Papst Franziskus hat Castel Gandolfo während seines gesamten Pontifikats nicht als Aufenthaltsort genutzt und dort keine Nacht verbracht. Im Jahr 2016 ließ er den leerstehenden Apostolischen Palast in Castel Gandolfo in ein Museum umwandeln.
Castel Gandolfo ging im Juli 1596 in den Besitz der Apostolischen Kammer über und wurde im Mai 1604 zum unveräußerlichen Eigentum des Heiligen Stuhls erklärt. Unter Papst Urban VIII. (1568–1644) wurde Castel Gandolfo zur päpstlichen Sommerresidenz ausgebaut, da das Klima am Rand des Albanersees, eines Kratersees, in den Sommermonaten milder ist als im nahegelegenen Rom.

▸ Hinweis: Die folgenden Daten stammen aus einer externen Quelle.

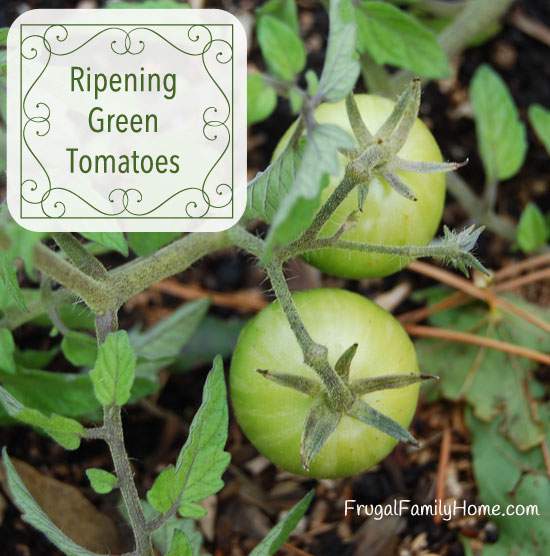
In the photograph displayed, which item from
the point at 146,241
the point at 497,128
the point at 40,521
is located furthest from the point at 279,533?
the point at 497,128

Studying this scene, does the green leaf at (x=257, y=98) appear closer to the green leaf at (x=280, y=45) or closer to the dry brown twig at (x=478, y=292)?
the green leaf at (x=280, y=45)

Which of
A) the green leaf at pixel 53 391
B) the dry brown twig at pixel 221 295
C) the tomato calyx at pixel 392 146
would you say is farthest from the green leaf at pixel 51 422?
the dry brown twig at pixel 221 295

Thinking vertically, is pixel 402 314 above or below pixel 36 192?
below

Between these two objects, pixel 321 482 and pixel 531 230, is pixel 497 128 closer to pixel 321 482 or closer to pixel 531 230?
pixel 531 230

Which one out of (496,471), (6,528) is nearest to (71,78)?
(6,528)

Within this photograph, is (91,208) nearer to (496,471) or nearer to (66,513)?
(66,513)
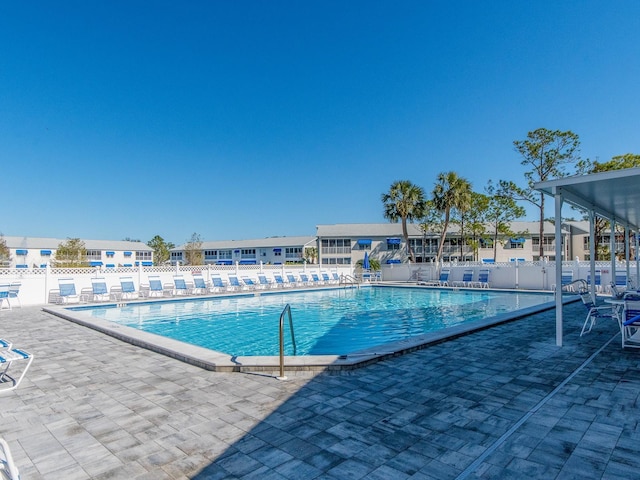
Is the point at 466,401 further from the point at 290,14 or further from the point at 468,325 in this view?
the point at 290,14

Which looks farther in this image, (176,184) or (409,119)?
(176,184)

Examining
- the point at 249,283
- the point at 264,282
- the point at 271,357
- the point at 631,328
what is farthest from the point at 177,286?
the point at 631,328

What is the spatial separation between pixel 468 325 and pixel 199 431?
6.41m

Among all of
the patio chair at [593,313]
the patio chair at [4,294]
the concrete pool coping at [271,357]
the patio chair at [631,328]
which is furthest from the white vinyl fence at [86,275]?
the patio chair at [631,328]

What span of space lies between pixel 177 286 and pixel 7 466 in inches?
650

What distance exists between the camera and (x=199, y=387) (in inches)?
189

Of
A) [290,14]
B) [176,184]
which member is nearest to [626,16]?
[290,14]

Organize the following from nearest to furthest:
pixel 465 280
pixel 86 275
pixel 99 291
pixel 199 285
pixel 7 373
A: pixel 7 373
pixel 99 291
pixel 86 275
pixel 199 285
pixel 465 280

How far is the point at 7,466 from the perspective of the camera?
2059 millimetres

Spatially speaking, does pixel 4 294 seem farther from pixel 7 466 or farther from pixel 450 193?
pixel 450 193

Urban VIII. ließ ab 1623 durch Carlo Maderno das im Hochmittelalter erstmals faßbare Castrum Gandulphi, die Burg einer lokalen Adelsfamilie wahrscheinlich langobardischer Herkunft, zu einer päpstlichen Residenz umbauen. Weitere Gebäude wurden auf den Ruinen der großen Villa des römischen Kaisers Domitian errichtet, der sich hier einen luxuriösen Rückzugs- und Verwaltungsort geschaffen hatte.

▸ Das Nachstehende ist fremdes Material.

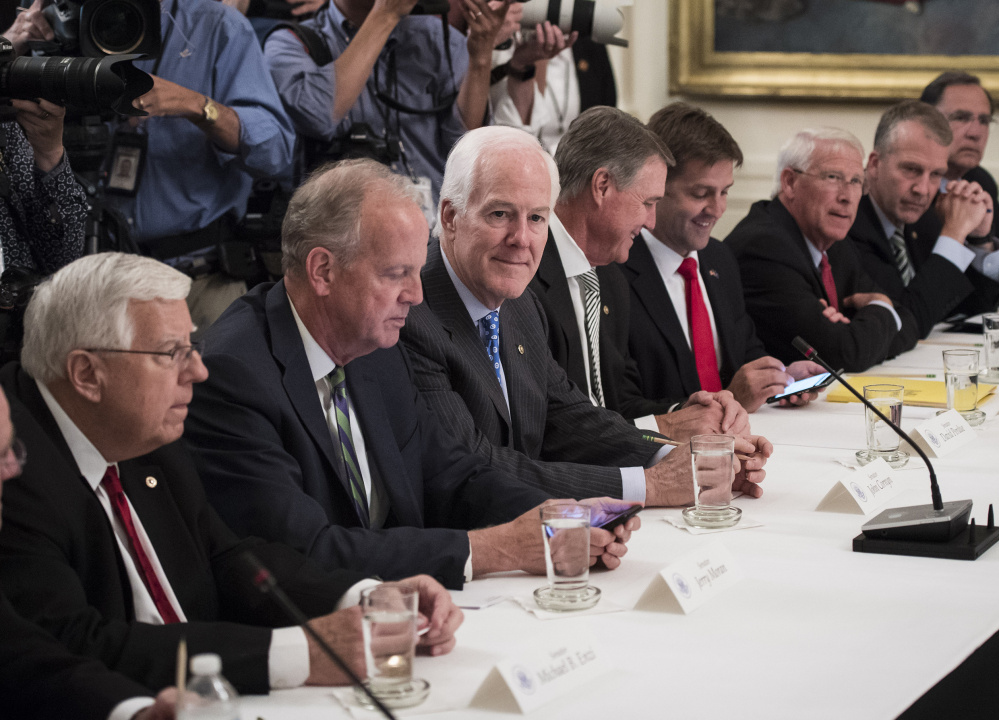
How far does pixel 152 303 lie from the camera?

Diese wiederum stand vermutlich auf der Akropolis der antiken, jedoch sagenhaften Stadt Alba Longa. Diese älteste Schicht ist eher als Traditions- und Erinnerungsschicht zu verstehen, archäologisch jedoch nicht eindeutig faßbar.
Seit 2016 waren Räume der päpstlichen Sommerresidenz für Besucher zugänglich, die zuvor nie öffentlich zu sehen waren – etwa das Schlafzimmer des Papstes, seine Kapelle oder sein Arbeitszimmer.
Leo XIV. ließ gleich nach seiner Wahl erkennen, daß er Castel Gandolfo wieder nützen wolle. Tatsächlich verbringt er seither einen Tag der Woche, den Dienstag, dort. Am Montagabend begibt er sich nach Castel Gandolfo und kehrt am Dienstagabend nach Rom zurück. Da der eigentliche Palast als Museum genutzt wird, wohnt er derzeit in der Villa Barberini, die sich auf dem Geländer von Castel Gandolfo befindet und die Sommerresidenz des Kardinalstaatssekretärs ist.
Für ein Staatsoberhaupt weist dieser Ort jedoch mehrere Sicherheitsprobleme auf. Tatsächlich zeigt sich dies jedes Mal, wenn der Papst wöchentlich ein- oder ausgeht: Hunderte von Menschen warten vor dem Eingang auf ihn – ohne Sicherheitskontrollen oder andere Maßnahmen, die Zwischenfälle verhindern könnten, abgesehen von der Leibgarde des Papstes.
Nachdem Leo XIV. entsprechende Anweisungen erteilt hatte, wurden ihm Pläne zur Rürckumwandlung des Museums in eine päpstliche Residenz vorgelegt und genehmigt. Zugleich wird eine umfangreiche Renovierung durchgeführt, wie sie Leo XIV. bereits für den Apostolischen Palast im Vatikan angeordnet hatte. Deren Durchführung sei jedoch deutlich einfacher umzusetzen als im Vatikan, da Castel Gandolfo, wenn auch als Musuem, die ganze Zeit genützt wurde.
Johannes Paul II. hielt sich gerne in Castel Gandolfo auf. Gleiches gilt für Benedikt XVI. In den mehr als 400 Jahren, in denen der Palast über dem Albanersee als päpstliche Sommerresidenz diente, sind nur zwei Päpste dort verstorben: Es handelt sich um Paul VI. im Sommer 1978 und um Pius XII. im Herbst 1958.
Castel Gandolfo markiert einen jener Punkte, an denen Leo XIV. sich deutlich von seinem Vorgänger Franziskus abgesetzt hat. Diese Korrekturen beschränken sich bislang weitgehend auf symbolische Gesten und betreffen weniger die inhaltliche oder strukturelle Ebene.